*** Opening SOURCE EXTRACT ***
His name occurs several times in the accounts of the burgh of Edinburgh. In September 1552 he worked for a week laying a floor in St Giles for new stalls in the quire, which were made by the carpenters Robert Fender and Andrew Mansioun. A notarial record made by Gilbert Grote mentions people drinking in his Canongate house in 1562. Canongate was then a separate burgh to Edinburgh.

Cleuch died in his Canongate house in November 1569. A fellow mason John Inglis was an executor and contributed to the costs of his funeral. His will records money owed to him for his "mason craft" by George Seton, 7th Lord Seton, indicating that he had worked at Seton Palace. His spouse was Margaret Stevenson, and their youngest daughter was called Agnes.
*** Closing SOURCE EXTRACT ***
▶ [ASSIGNED TASK]: Repeat the passage about the mason Cleuch between "His name occurs" and "burgh to Edinburgh.", inclusive. The material after the passage about the mason Cleuch is separate from it.
*** Opening GIVEN MATERIAL ***
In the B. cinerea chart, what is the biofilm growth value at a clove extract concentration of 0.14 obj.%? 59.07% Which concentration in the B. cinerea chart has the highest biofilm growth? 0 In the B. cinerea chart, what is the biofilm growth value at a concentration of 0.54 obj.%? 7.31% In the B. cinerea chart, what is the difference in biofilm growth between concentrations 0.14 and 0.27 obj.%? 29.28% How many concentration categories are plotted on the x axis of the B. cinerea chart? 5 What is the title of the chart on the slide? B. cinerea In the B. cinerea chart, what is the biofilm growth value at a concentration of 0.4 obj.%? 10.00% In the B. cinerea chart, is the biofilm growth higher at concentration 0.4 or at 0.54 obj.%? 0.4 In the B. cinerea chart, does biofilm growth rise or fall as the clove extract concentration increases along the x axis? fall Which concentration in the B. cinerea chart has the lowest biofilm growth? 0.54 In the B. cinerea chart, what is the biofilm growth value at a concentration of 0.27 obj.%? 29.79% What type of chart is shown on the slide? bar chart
*** Closing GIVEN MATERIAL ***
▶ [FINISHED EXERCISE]:
His name occurs several times in the accounts of the burgh of Edinburgh. In September 1552 he worked for a week laying a floor in St Giles for new stalls in the quire, which were made by the carpenters Robert Fender and Andrew Mansioun. A notarial record made by Gilbert Grote mentions people drinking in his Canongate house in 1562. Canongate was then a separate burgh to Edinburgh.